====== Supplied records ======

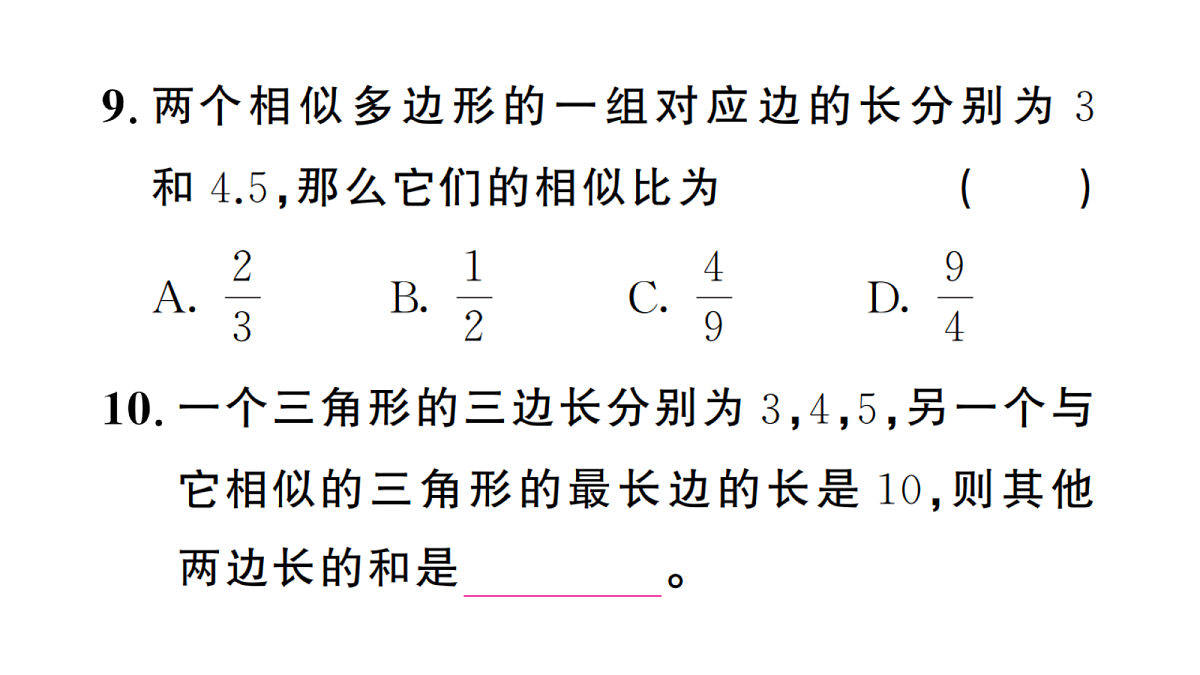 9. 两个相似多边形的一组对应边的长分别为 3 和 4.5，那么它们的相似比为　　　　（　　）

A. $\frac{2}{3}$　　B. $\frac{1}{2}$　　C. $\frac{4}{9}$　　D. $\frac{9}{4}$

10. 一个三角形的三边长分别为 3，4，5，另一个与它相似的三角形的最长边的长是 10，则其他两边长的和是________。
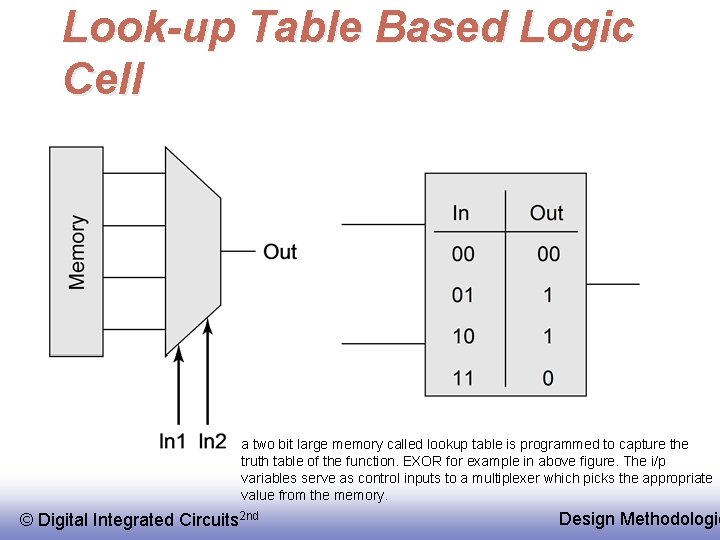 Look-up Table Based Logic Cell

Memory

Out

In1 In2

| In | Out |
|---|---|
| 00 | 00 |
| 01 | 1 |
| 10 | 1 |
| 11 | 0 |

a two bit large memory called lookup table is programmed to capture the truth table of the function. EXOR for example in above figure. The i/p variables serve as control inputs to a multiplexer which picks the appropriate value from the memory.

© Digital Integrated Circuits$^{2nd}$

Design Methodologi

======

— What to produce —
Having removed the pictures, write out the records exactly as they stand.

— Response to this exercise —
 9. 两个相似多边形的一组对应边的长分别为 3 和 4.5，那么它们的相似比为　　　　（　　）

A. $\frac{2}{3}$　　B. $\frac{1}{2}$　　C. $\frac{4}{9}$　　D. $\frac{9}{4}$

10. 一个三角形的三边长分别为 3，4，5，另一个与它相似的三角形的最长边的长是 10，则其他两边长的和是________。
 Look-up Table Based Logic Cell

Memory

Out

In1 In2

| In | Out |
|---|---|
| 00 | 00 |
| 01 | 1 |
| 10 | 1 |
| 11 | 0 |

a two bit large memory called lookup table is programmed to capture the truth table of the function. EXOR for example in above figure. The i/p variables serve as control inputs to a multiplexer which picks the appropriate value from the memory.

© Digital Integrated Circuits$^{2nd}$

Design Methodologi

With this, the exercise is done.